In entertainment, Rob and Laura had separate twin beds, Samantha was a witch with a twinkling nose problem, and Star Trek was as technologically advanced as most people could imagine.  Animation on the big screen was limited to Disney style movies, fairy tales for children taking place in a land far away.

Out of that background came Steve Jobs, a middle class boy, a college drop out, to lead one of the most transformative changes in history.  Although there were many others also at the forefront of the computing age, it was Steve Jobs who made computing personal, and in so doing, changed the course of history.

Even without the creative mind which envisioned a platform in which grandmothers and little children could be functional, I suppose technology would have advanced and gotten smaller.  I imagine that even without his influence, the computer would have eventually become personal.  But I have no doubt that the passion in his heart and his single minded focus pushed us forward faster and further than we would have gone otherwise.

Steve had a particular genius for taking the ordinary and turning it into something extraordinary.  He started with a relatively mundane product, and over and over again, he made it accessible, an accessory, even.  His attitude of quality over quantity has mystified marketing gurus for decades, but his success, even in times of economic downturn, is impossible to overlook.  Whether computer, digital music player, cell phone, or animation, Steve stretched the boundaries of the possible, challenging his staff, and his competitors, to do it better.

Steve Jobs was, by all accounts, an exacting person, a temperamental perfectionist who insisted on things being right.  He didn't tolerate shoddy work or lazy thinking, and was quick to cut free anyone who thought good enough was adequate.  Steve continued to pursue the edges of his universe, even to the very end of his life, in order to be a part of creating the world of connectedness that he envisioned.

I think the life of Steve Jobs is instructive, especially for children today.  It is a story of perseverance, adversity overcome, the power of the personal, and boot strap success.  His story is the fulfillment of The American Dream, that anyone can do anything, if they just set their mind to it.

Personally, I think there was some luck involved along the way, along with creative genius, hard work, a gift for marketing and for understanding the mind of his customer.  Those aspects are key to his success, and should not be overlooked.

There is no question that our lives have been enriched by computers and cell phones and video games and the internet.  But I wonder, if they had all been around back when we were children, would Apple have ever been born?  I find it interesting that Steve didn't allow his own children to watch television, for fear it would stifle their creativity.

My very first computer was an Apple IIc, purchased new in 1984, complete with a second drive bay and a color monitor.  It was the most exciting purchase I had ever made up to that point in my life, an expensive luxury that I used for more than ten years before finally upgrading to something more comprehensive that could go online.  I wrote a graduate thesis on that computer, and my children played games with it.  It never failed us.  There was no blue screen of death, it just clicked along flawlessly through all the years of hard use.  I still have it, and it still works - a throwback to a simpler time when my life was also less complicated.

Some people are reformers, some are transformers, some are transcenders and some are onlookers.  Steve Jobs was a transformer who transcended the everyday world around him and envisioned what tomorrow would be.  He looked forward with a determination that kept him focused on the future instead of the past.  He was the Walt Disney of the computing age, the Gutenberg of his era.  He has found his place in history.
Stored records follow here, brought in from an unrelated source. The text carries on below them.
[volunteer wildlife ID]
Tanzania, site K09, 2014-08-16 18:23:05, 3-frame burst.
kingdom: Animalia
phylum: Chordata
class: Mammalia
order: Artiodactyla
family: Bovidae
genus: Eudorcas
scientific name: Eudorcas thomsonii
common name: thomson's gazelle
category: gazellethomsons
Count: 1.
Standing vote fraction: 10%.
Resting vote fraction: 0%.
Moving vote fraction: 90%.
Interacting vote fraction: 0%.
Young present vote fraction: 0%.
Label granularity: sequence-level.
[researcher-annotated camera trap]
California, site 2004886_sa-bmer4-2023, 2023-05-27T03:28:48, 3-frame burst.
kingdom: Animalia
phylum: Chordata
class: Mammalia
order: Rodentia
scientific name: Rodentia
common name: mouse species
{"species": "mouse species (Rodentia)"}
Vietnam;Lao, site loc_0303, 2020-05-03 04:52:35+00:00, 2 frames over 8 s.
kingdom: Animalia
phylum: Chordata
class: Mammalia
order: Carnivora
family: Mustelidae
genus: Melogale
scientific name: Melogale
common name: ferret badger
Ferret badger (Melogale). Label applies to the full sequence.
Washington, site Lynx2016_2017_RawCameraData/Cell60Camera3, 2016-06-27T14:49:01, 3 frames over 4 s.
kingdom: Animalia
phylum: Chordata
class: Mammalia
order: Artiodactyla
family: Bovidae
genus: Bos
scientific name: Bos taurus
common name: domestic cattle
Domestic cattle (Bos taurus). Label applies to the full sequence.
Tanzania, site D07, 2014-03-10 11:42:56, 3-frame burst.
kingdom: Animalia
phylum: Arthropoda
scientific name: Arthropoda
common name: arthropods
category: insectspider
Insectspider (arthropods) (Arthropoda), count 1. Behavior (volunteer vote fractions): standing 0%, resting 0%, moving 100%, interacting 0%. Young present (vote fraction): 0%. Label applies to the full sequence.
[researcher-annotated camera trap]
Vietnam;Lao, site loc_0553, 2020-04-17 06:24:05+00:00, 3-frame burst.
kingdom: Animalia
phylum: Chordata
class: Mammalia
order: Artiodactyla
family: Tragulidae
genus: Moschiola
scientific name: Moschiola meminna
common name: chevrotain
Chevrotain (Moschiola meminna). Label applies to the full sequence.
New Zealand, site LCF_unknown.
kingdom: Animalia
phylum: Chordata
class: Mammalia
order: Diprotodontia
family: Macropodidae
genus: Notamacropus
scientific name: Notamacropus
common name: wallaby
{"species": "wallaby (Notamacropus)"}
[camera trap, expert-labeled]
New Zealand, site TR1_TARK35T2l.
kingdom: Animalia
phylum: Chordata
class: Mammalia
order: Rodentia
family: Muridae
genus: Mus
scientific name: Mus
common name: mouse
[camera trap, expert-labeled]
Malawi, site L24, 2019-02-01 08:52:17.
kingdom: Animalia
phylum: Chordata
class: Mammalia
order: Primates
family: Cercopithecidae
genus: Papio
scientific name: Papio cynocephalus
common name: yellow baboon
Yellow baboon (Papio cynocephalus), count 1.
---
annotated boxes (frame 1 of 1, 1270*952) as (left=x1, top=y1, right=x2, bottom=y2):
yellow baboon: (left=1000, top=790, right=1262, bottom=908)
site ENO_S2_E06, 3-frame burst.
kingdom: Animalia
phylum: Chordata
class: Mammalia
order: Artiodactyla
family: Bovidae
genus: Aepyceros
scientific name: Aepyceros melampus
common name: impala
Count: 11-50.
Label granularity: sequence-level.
Centuries from now, I believe the name Steve Jobs will still be uttered in the halls of academia as children learn about the history of the world and discover there was a time when personal computers didn't exist.

In a famous quote, Brian Littrell said, "Shoot for the moon.  Even if you miss, you'll land among the stars."  Steve Jobs dared to look past the moon and shoot for the stars in the first place.  A creative genius who never gave up, Steve Jobs is a man in five billion.  They come along once every few decades, and I think it will be awhile before someone has as profound an influence on the world again.

Rest in peace, Steve.  In a world of imperfection, you dared to reach for the unreachable. Your legacy lives on in each person whose life you have touched.